AI agents (ai-readonly / ai-elevated) are read-only and walled off from
the infra kernel; the LLM serving stack is the separate local-llm
identity, not an agent identity.
Secret-zero — what bootstraps the bootstrapper
OpenBao cannot start sealed-and-empty on its own. Two pieces of secret-zero live one tier up, in the Doppler strict cloud tier (T3): the static seal key that auto-unseals the service, and the AppRole secret_id that agents present to authenticate. T3 is small and only AI-reachable under explicit human approval precisely because it holds these. The human-only recovery shares live in the Bitwarden vault (T4) as the break-glass path if both T2 and T3 are lost.
On an always-on Mac agent host, each domain’s AppRole role_id/secret_id is delivered as its own item in a dedicated, auto-locking keychain (72-hour auto-lock). The keychain’s lock state is the access boundary: a human unlocks once every ~3 days, and between unlocks a user-domain LaunchAgent reads each credential and publishes it into the session environment, so an agent’s read is promptless — the “zero prompts at 3 a.m.” property holds because the unlock is a periodic action, not a per-read one.
Boundary with the other tiers
- SOPS + age (T1): stays the source of truth for at-rest, in-repo config. OpenBao is for runtime-resolved secrets where lease/renew/rotation matters.

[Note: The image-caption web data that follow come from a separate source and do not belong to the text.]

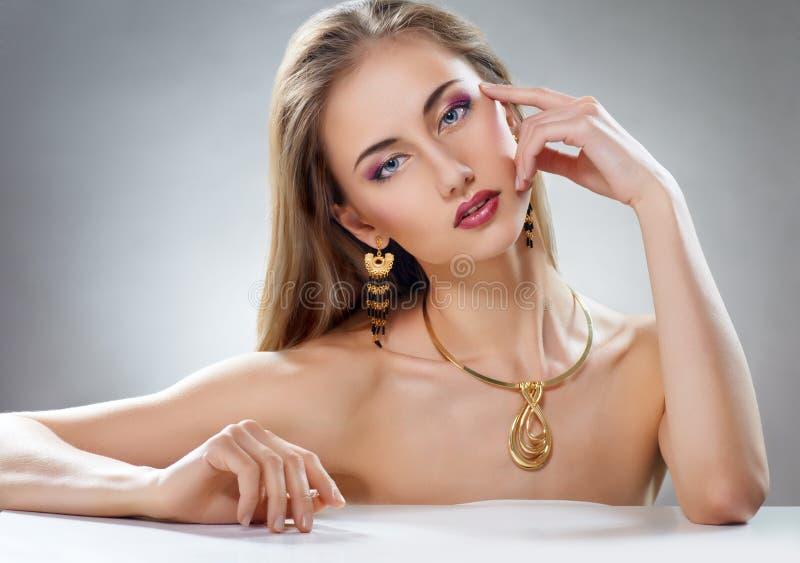 Kvinna med smycken royaltyfria bilder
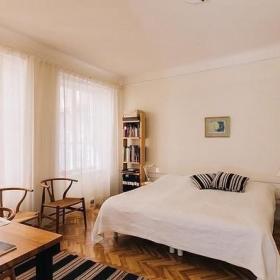 卧室窗帘实木地板木地板装修案例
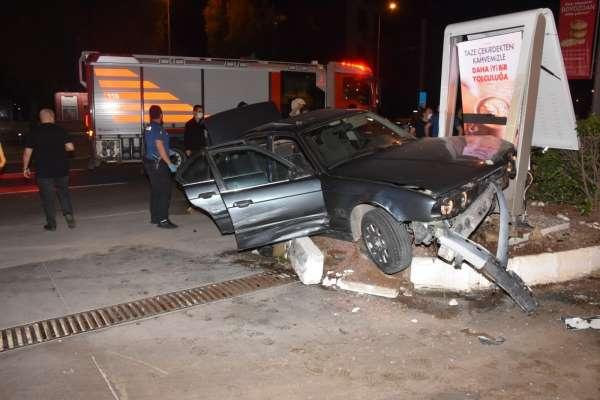 İzmirde nefes kesen kovalamaca: Polis otosuna çarpıp kazaya sebebiyet veren şüpheli gözaltında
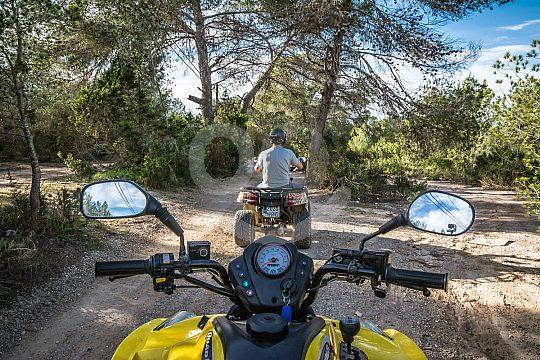 en Ibiza con el quad por el bosque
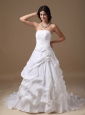 Elegant A-line Strapless Low Cost Wedding Dress Taffeta Appliques Court Train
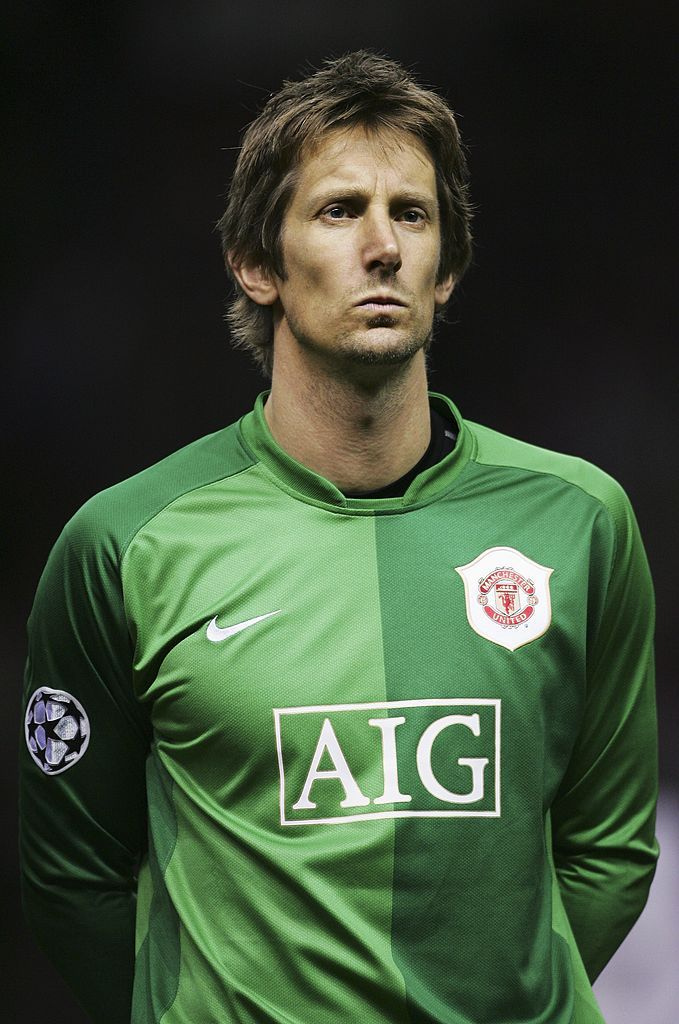 But what else do we know about his actress wife. Manchester United Kingdom December 06 Edwin Van Der Sar Of Manchester United Lines Up Manchester United Line Up Manchester United Manchester United Ronaldo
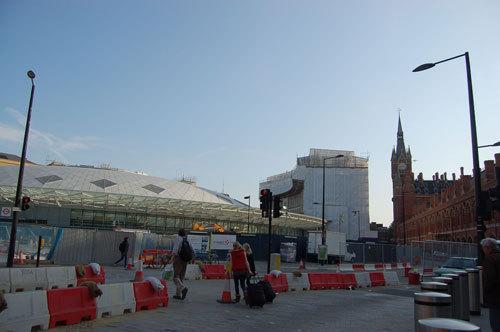 写真:ロンドン市街では、あちこちで工事が行われている:ロンドン市街では、あちこちで工事が行われている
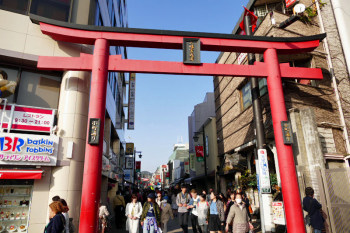 The entrance of Komachi-dori shopping street in the city center.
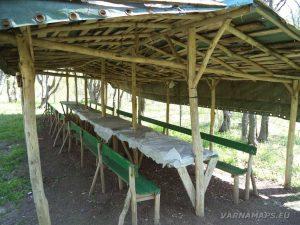 Местност Гюре Бахча - ловен заслон с маси пейки, който се намира по трасето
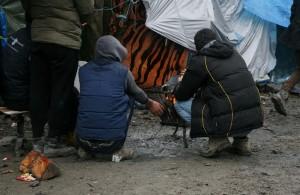 L'inferno di Calais tra sgomberi e ronde xenofobe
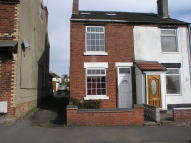 3 bedroom semi detached property to rent in Heath Street, Hednesford...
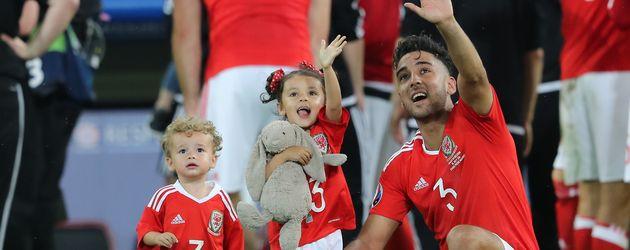 Neil Taylor mit seinen Kindern nach dem Viertelfinal-Spiel Wales gegen Belgien
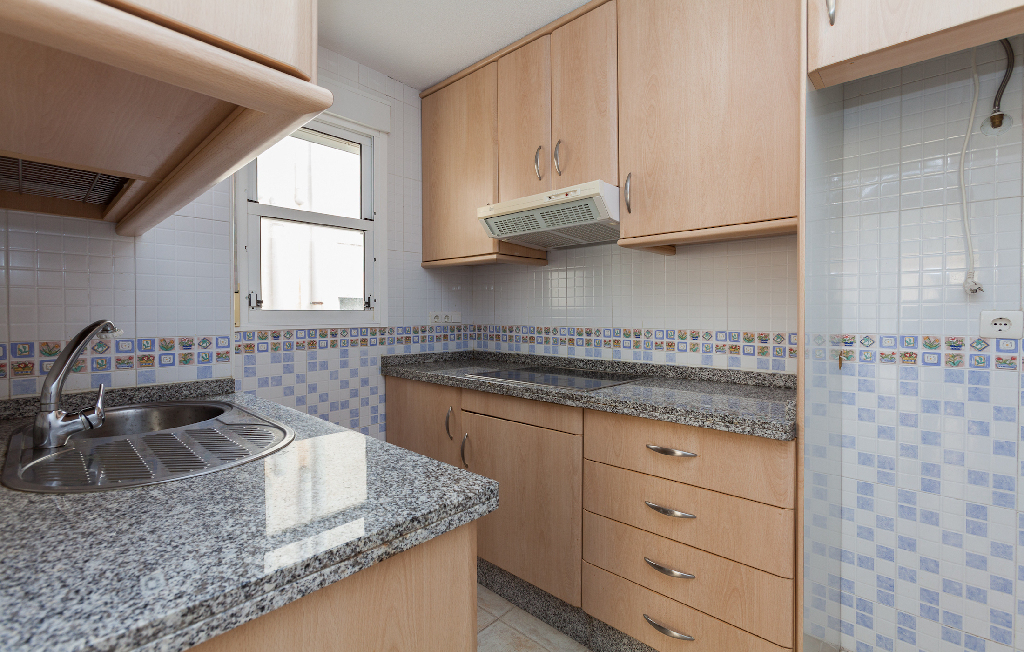 Piso en venta en Gran Alacant, Santa Pola, Alicante, Avenida Pais Valenciano, 111.000 €, 3 habitaciones, 2 baños, 68 m2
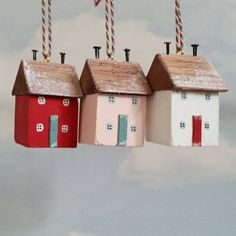 🌟Tante S!fr@ loves this📌🌟Snow cottages Wood Block Crafts, Wooden Crafts, Diy And Crafts, Handmade Christmas Decorations, Christmas Crafts, Small Wooden House, Wooden Houses, Diy Y Manualidades, Wooden Snowflakes
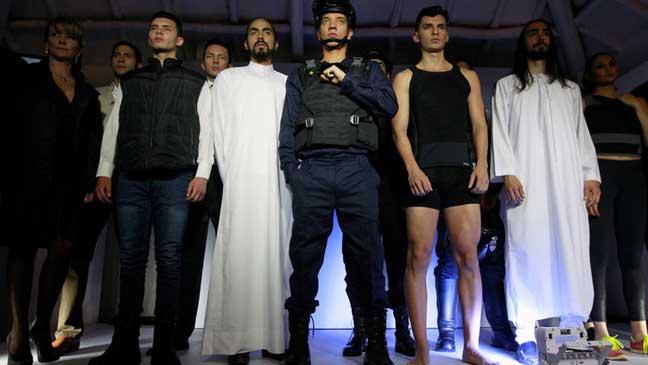 أزياء مضادة للرصاص والعاهل الأردني بين أصحابها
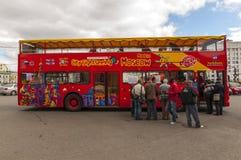 Красный двухэтажный автобус в Москве стоковое фото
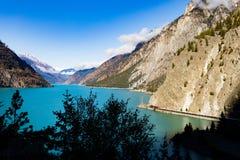 Железная дорога на Британской Колумбии ДО РОЖДЕСТВА ХРИСТОВА Канаде озера Seton стоковые изображения rf
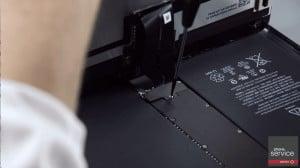 Quitaremos los tornillos del iPad Pro con el destornillador de estrella-min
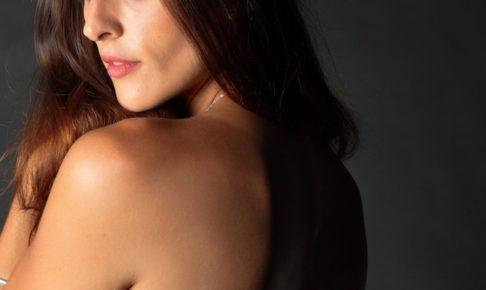 肩幅 狭くする 方法 短期間 小柄 女の子 なれる方法,
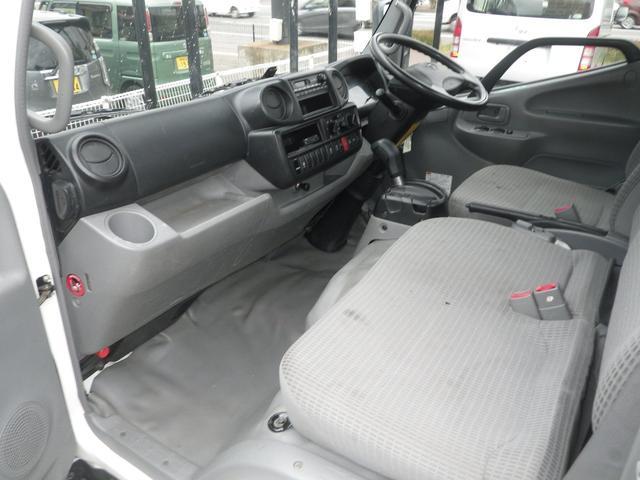 フルジャストロー 2t積 4AT ETC プリクラッシュセーフティ 車線逸脱警報装置 VSC ABS アイドリングストップ 排気ブレーキ 前席エアバッグ フォグランプ 助手席側電動格納ミラー(19枚目)
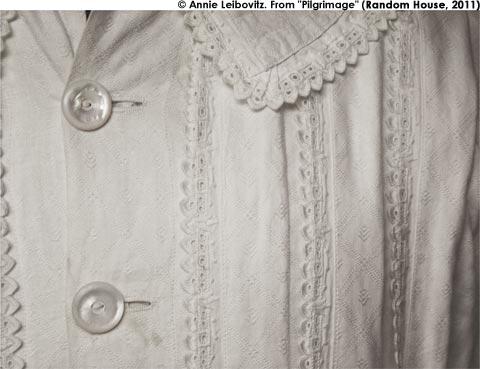 Emily_Dickinsons_Dress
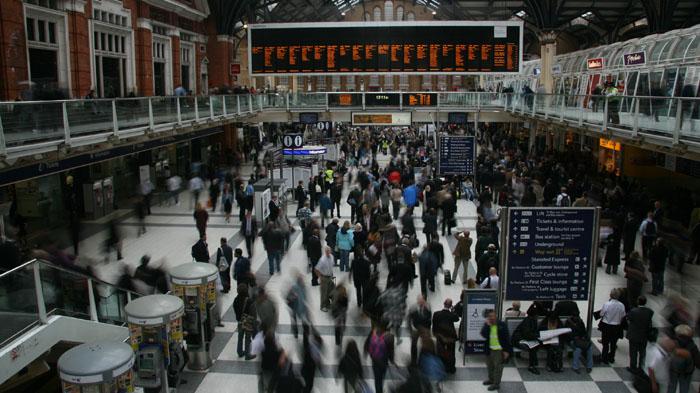 Time lapse dell'interno della stazione di Liverpool street a Londra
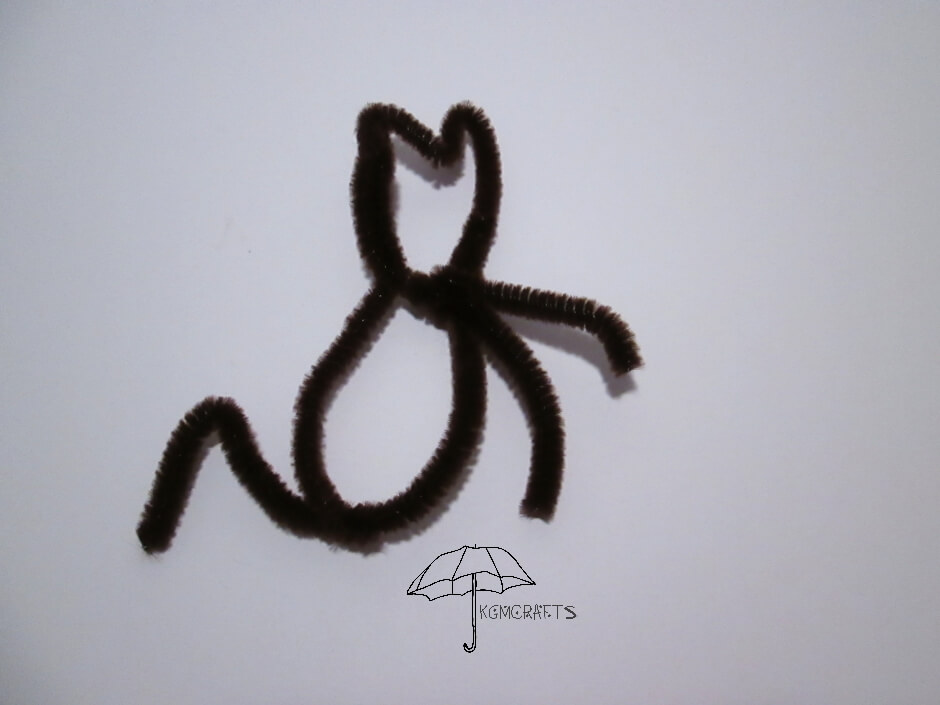 cat made with a pipe cleaner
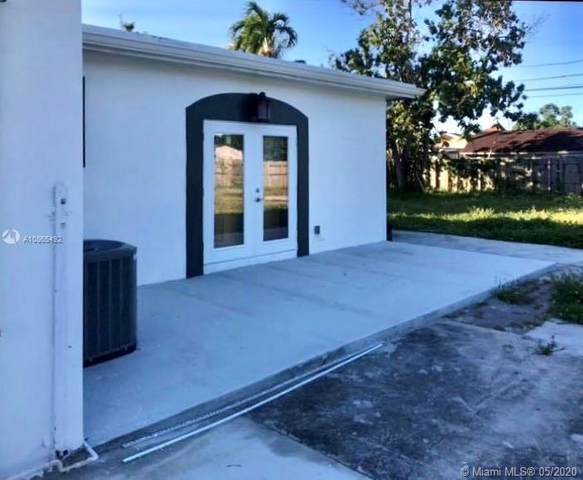 3603 NW 98th St, Miami, FL 33147 (MLS #A10865492) :: The Riley Smith Group
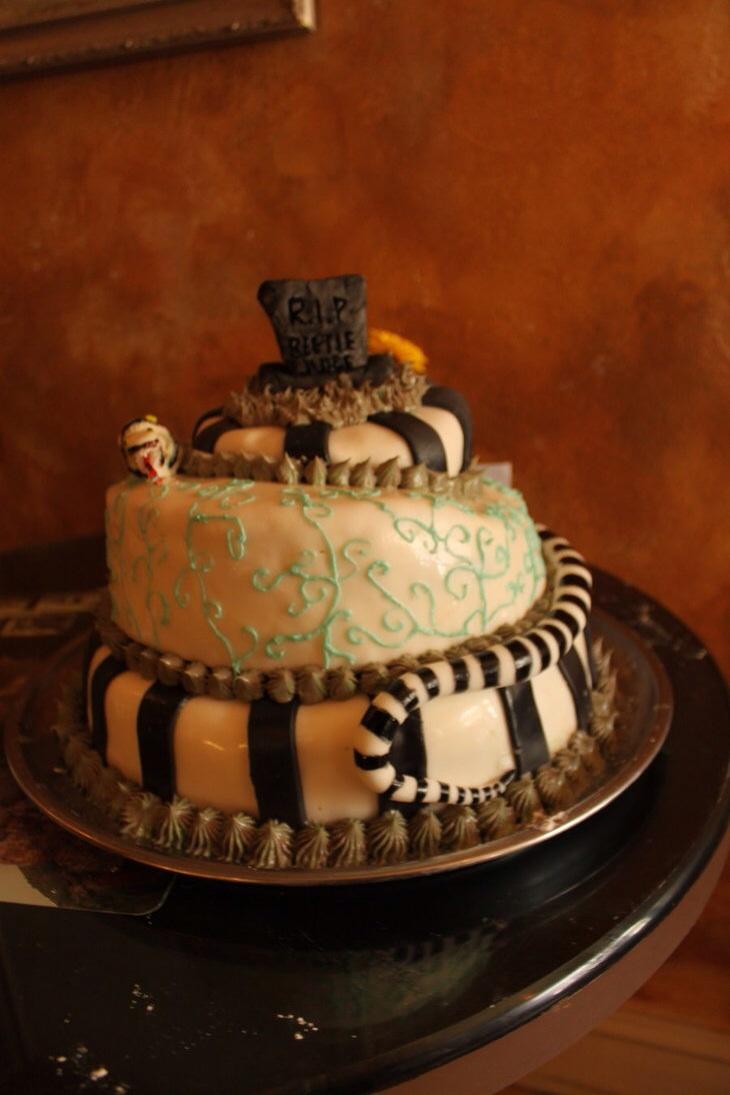 28 Beetlejuice Themed Birthday  Wedding Cakes  The World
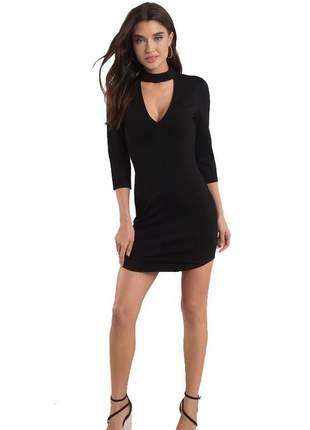 Vestido feminino curto decotado com gola luxo tendência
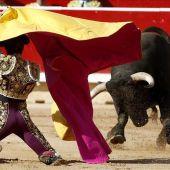 El torero sevillano Manuel Escribano recibe a porta gayola a su primer toro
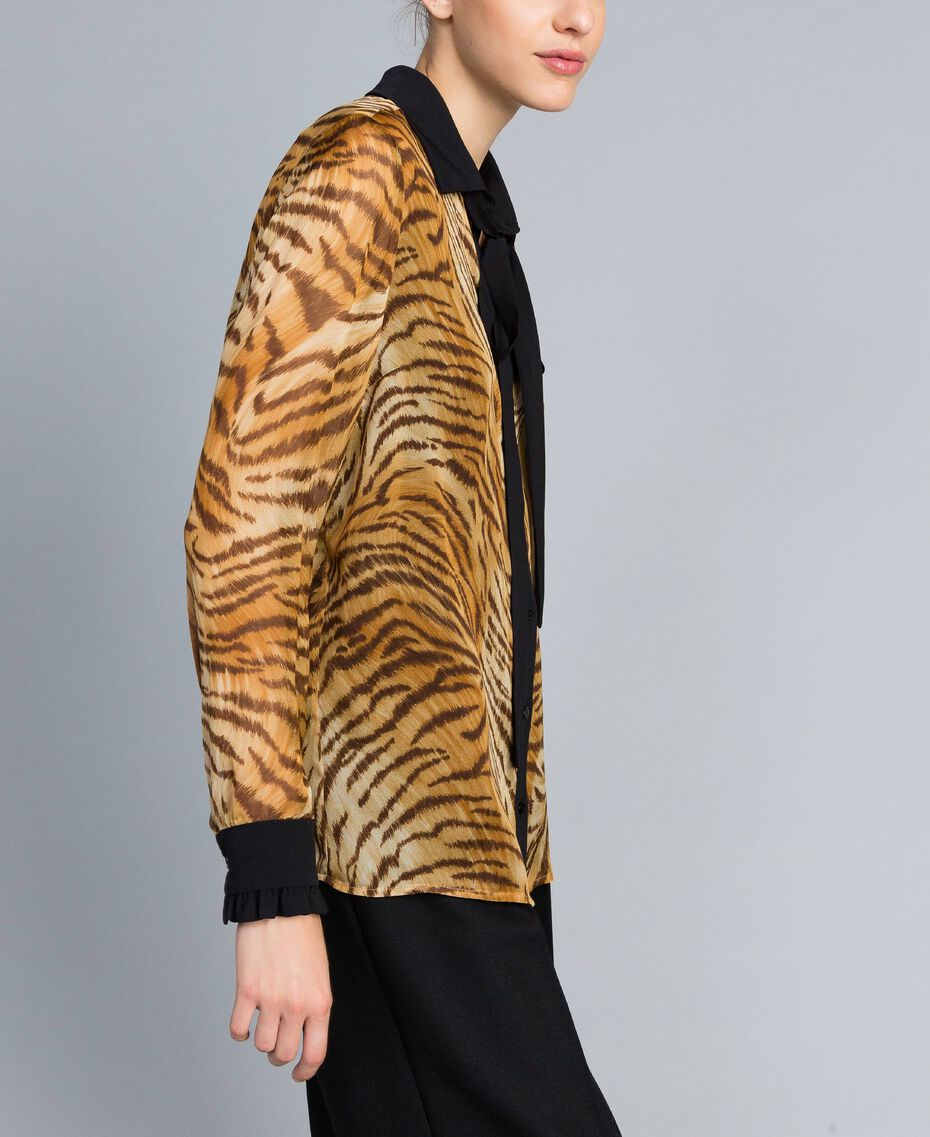 "Hemd aus Seidenchiffon mit Print Print ""Tiger"" Frau TA8252-02"
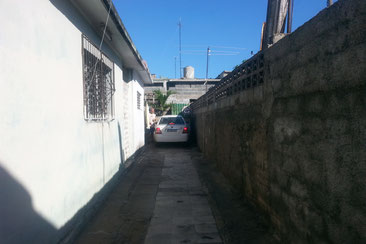 Zentimeter Abstand zur Wand auf dem Parkplatz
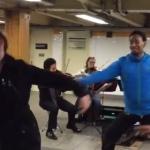 地下鉄で弦楽四重奏!通りがかったバレエダンサー集団が即興で踊り始める!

- Doppler (T3): holds secret-zero and the rare keys-to-the-kingdom values; OpenBao holds the day-to-day machine credentials that agents actually consume.
- Bitwarden (T4): human-only cold storage and OpenBao’s recovery shares.
The tiers compose; OpenBao is the primary machine path, not a replacement for the layers around it.
Sealed posture, audit trail, and recovery
- Sealed at rest. OpenBao restarts sealed. Routine restarts auto-unseal from the Doppler-held seal key; a full recovery from N-of-M shares is a Golden law #3 human-in-the-loop event.
- Audit log to Splunk. Every read, write, and policy change appears in Splunk via the standard OpenBao audit-device → file → Cribl Edge path.
- Raft-snapshot DR. An on-box systemd timer snapshots the active node on a schedule (leader-gated at runtime, authenticated with the least-privilege
snapshot AppRole), integrity-checks each snapshot, and keeps them on a ZFS/PBS-backed volume that replicates off-box; a second copy to an encrypted S3 bucket is a tracked follow-up. Recovery is: restore the snapshot onto a fresh node, auto-unseal from secret-zero, and let the leases re-issue. Rehearsed with a drill on a non-production instance (Golden law #15).